%%
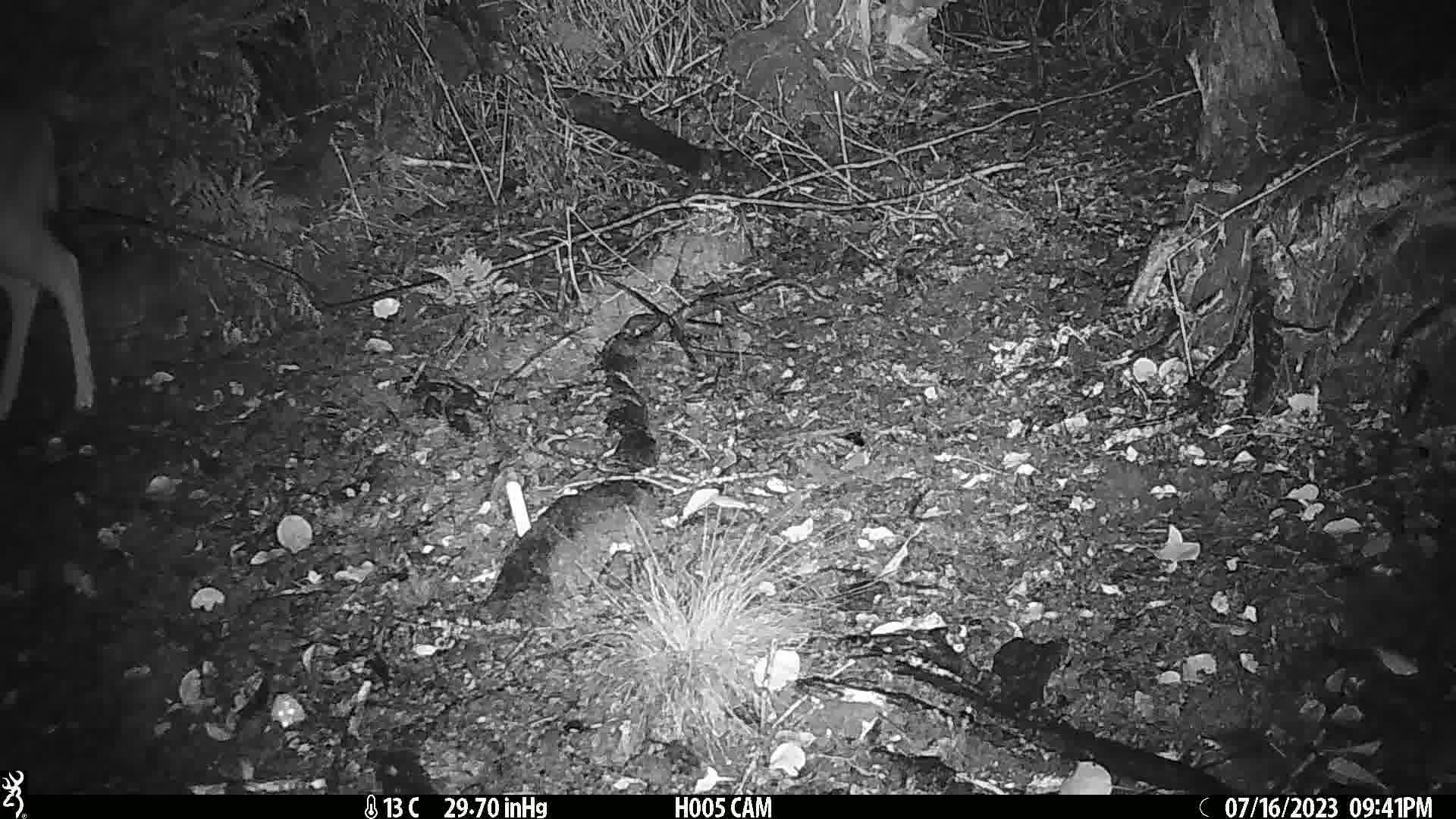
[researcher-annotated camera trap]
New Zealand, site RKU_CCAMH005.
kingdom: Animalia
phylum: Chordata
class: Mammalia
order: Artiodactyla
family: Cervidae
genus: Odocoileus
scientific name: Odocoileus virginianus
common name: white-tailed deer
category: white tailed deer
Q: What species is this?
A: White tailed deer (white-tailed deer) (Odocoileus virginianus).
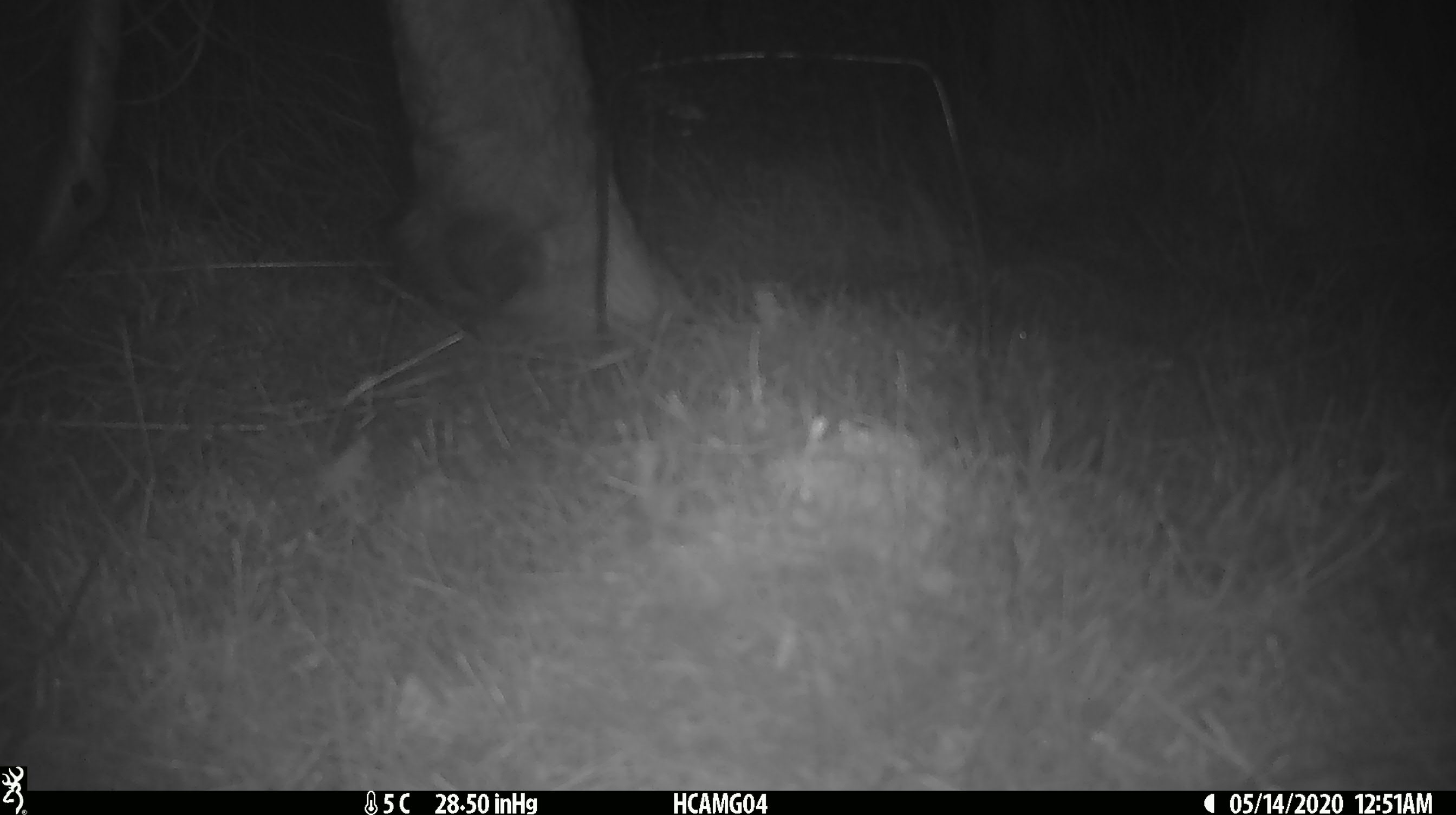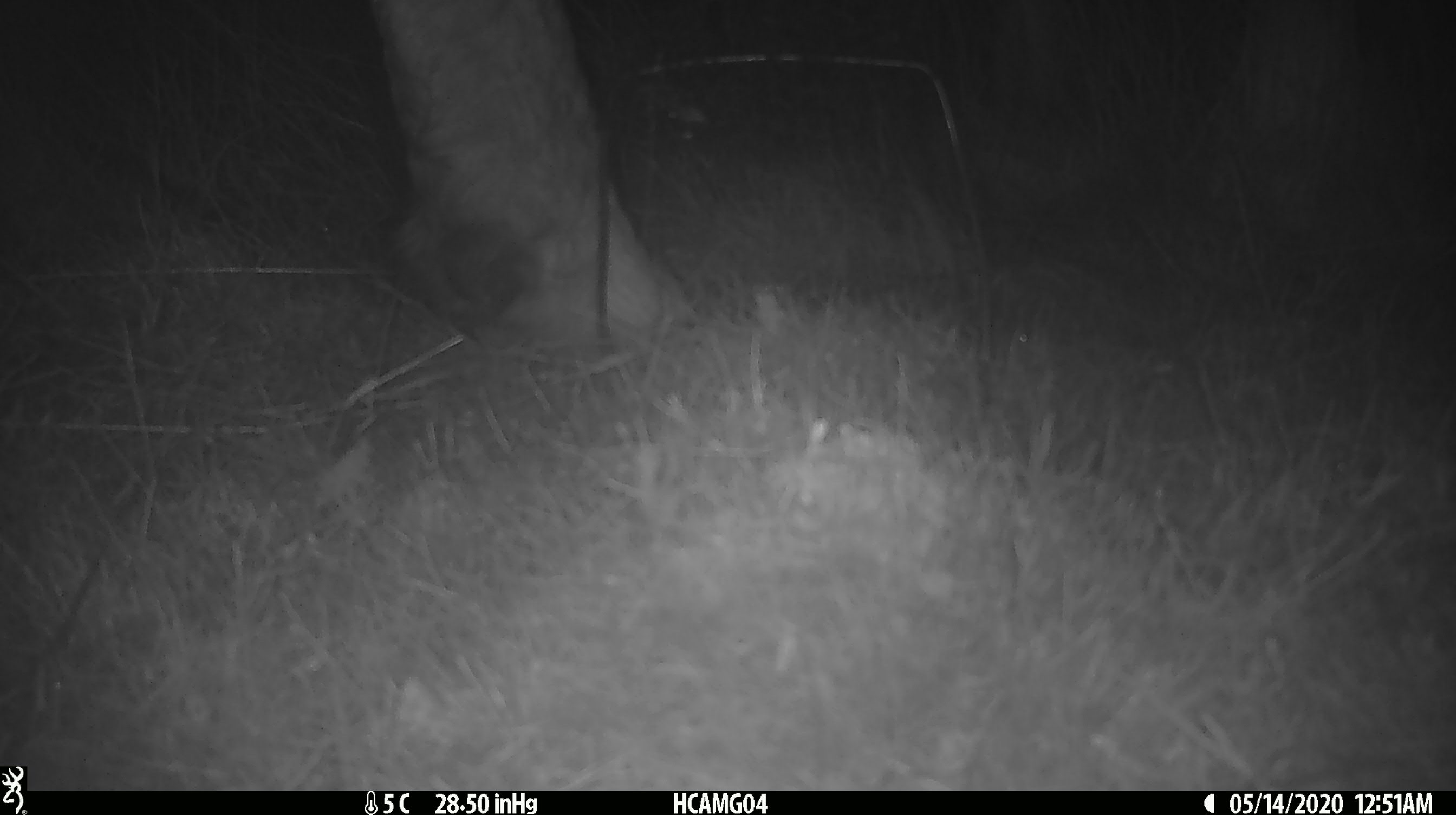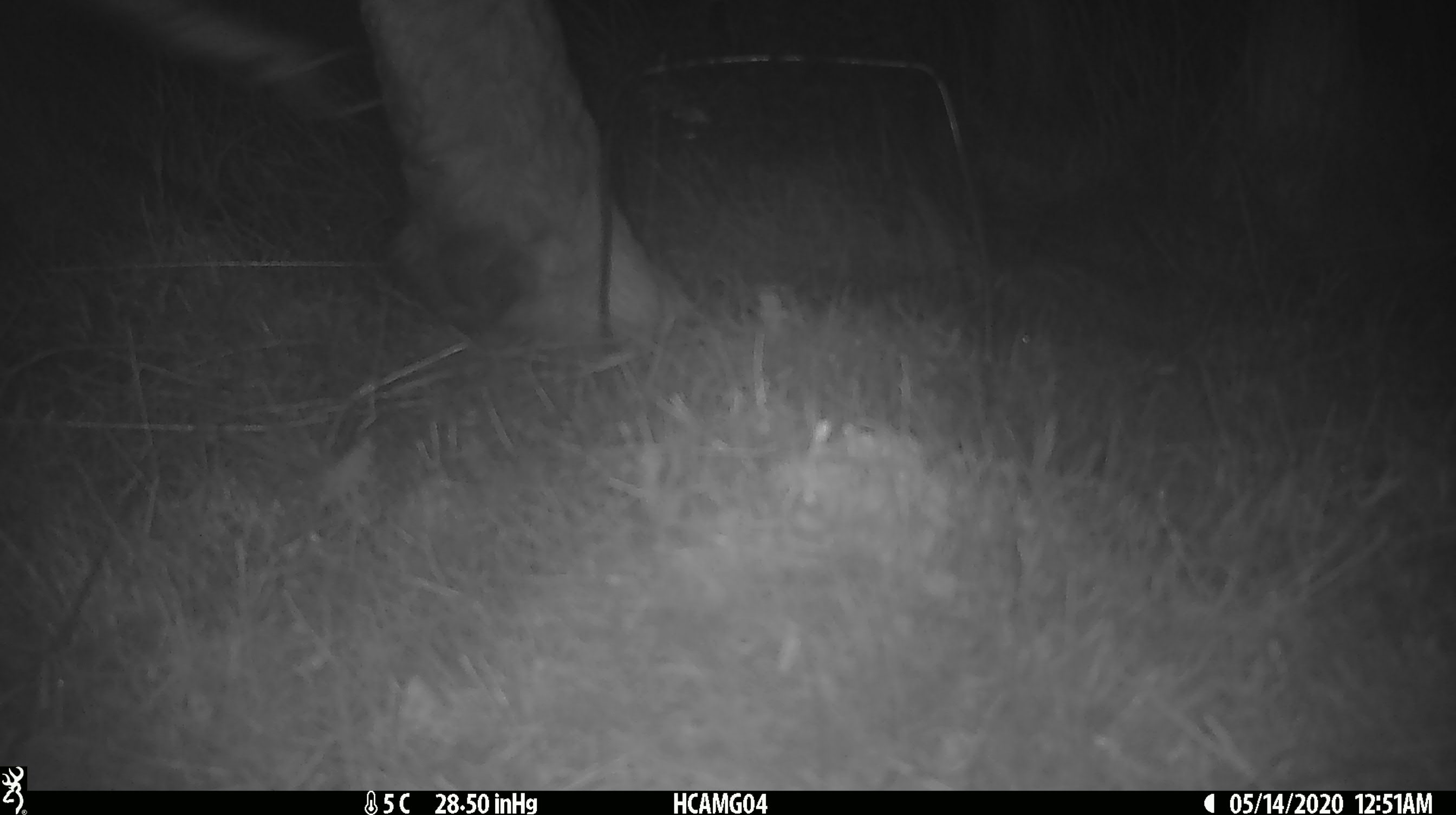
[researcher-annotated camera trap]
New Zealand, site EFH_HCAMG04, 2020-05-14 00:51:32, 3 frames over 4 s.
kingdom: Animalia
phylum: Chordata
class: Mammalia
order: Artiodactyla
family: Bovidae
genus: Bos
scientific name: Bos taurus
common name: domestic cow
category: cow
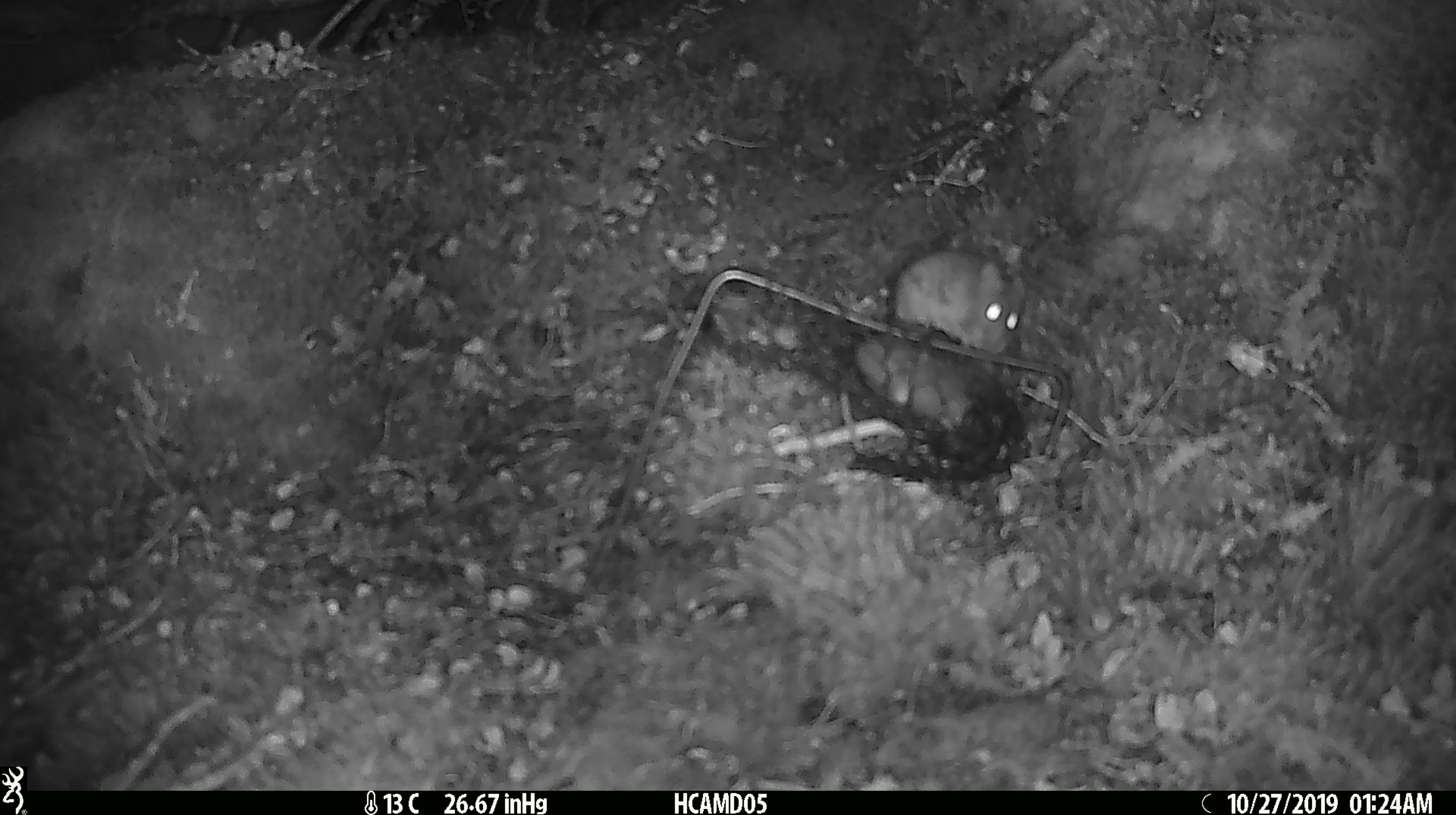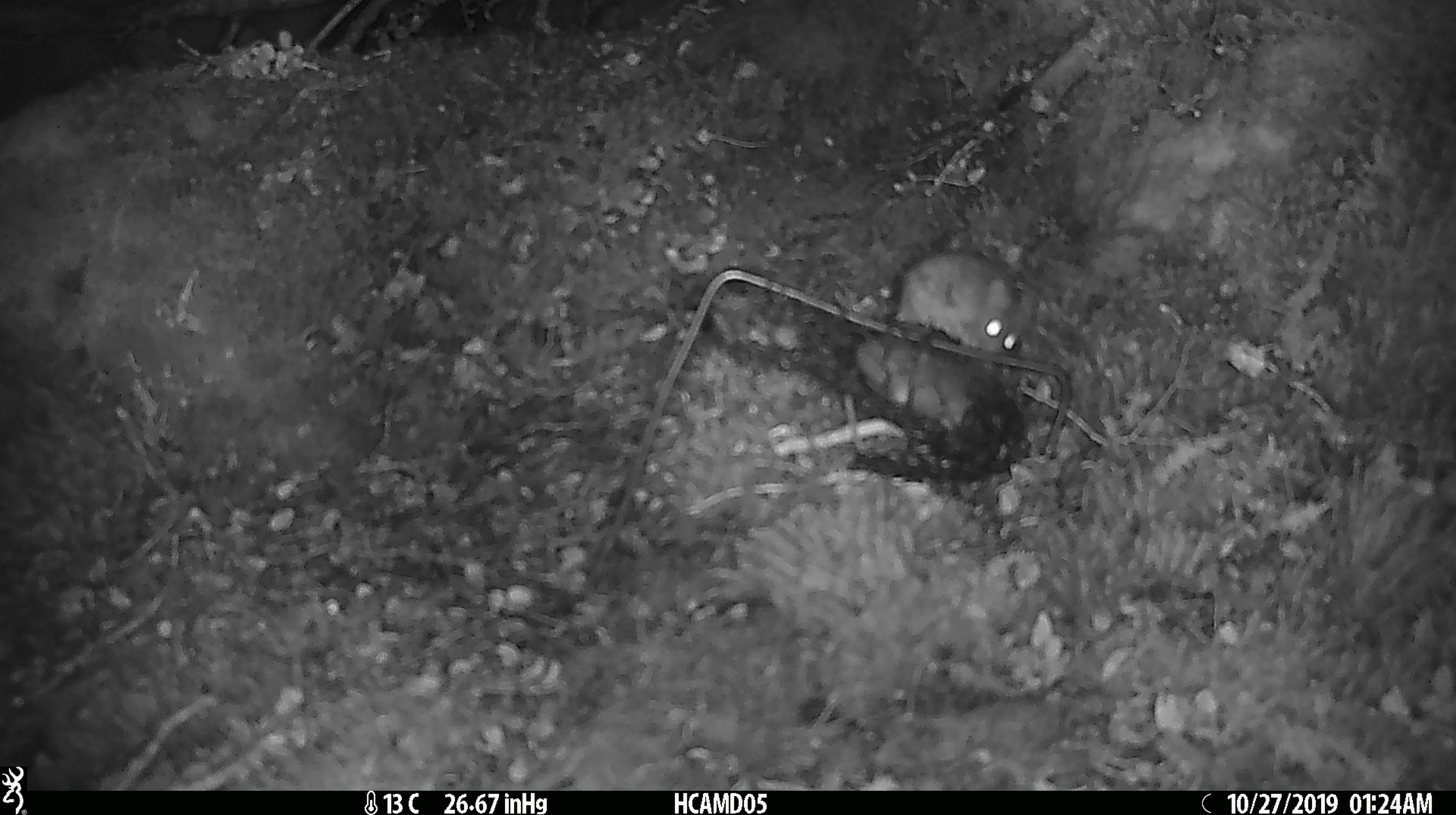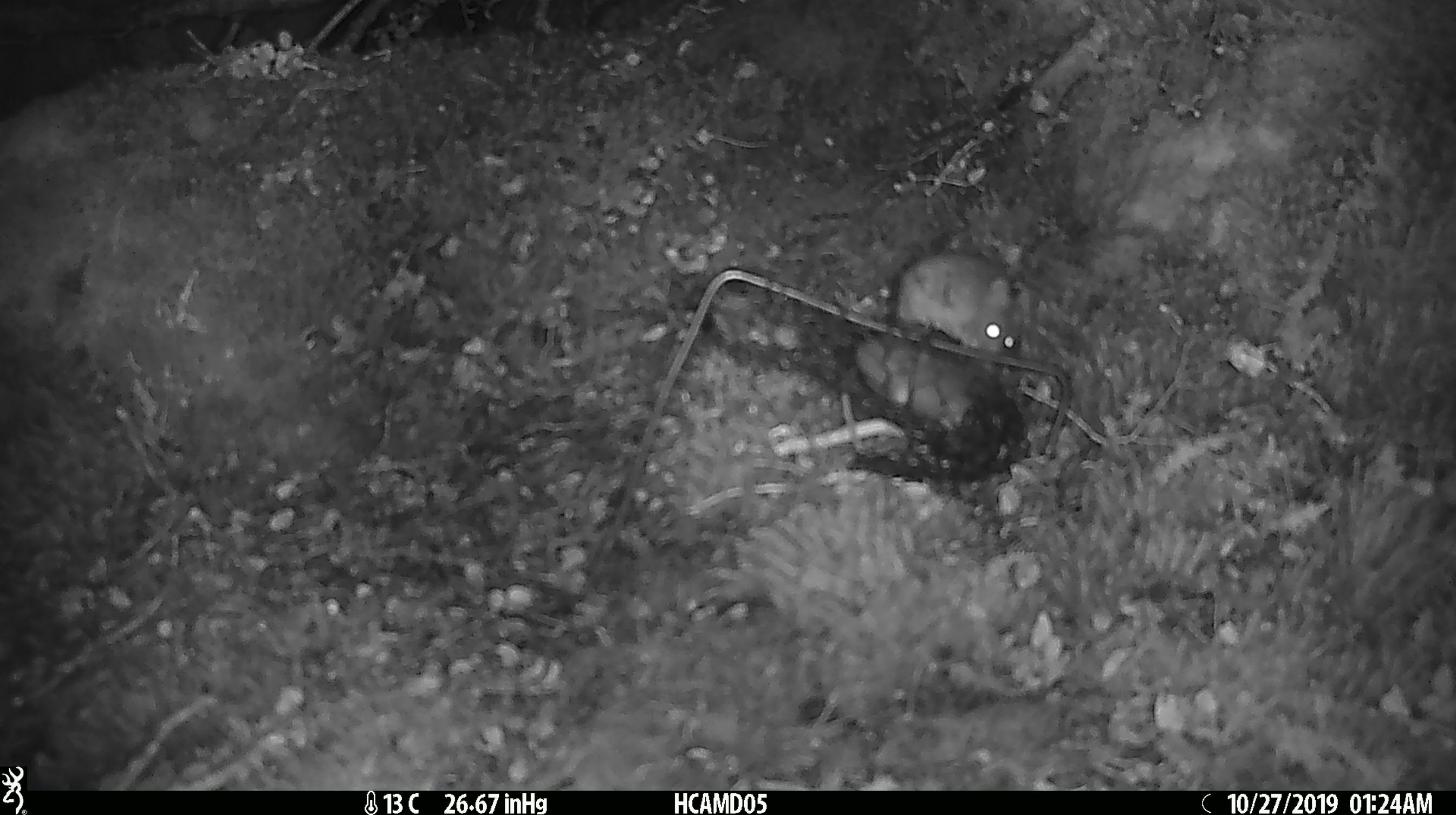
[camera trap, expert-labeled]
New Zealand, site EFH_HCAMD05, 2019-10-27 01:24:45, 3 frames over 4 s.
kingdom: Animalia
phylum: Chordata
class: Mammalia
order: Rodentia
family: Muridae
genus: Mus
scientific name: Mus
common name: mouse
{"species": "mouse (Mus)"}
%%
**TASK:**
Return each line of the data that contains the string "site".

**REPLY:**
New Zealand, site RKU_CCAMH005.
New Zealand, site EFH_HCAMG04, 2020-05-14 00:51:32, 3 frames over 4 s.
New Zealand, site EFH_HCAMD05, 2019-10-27 01:24:45, 3 frames over 4 s.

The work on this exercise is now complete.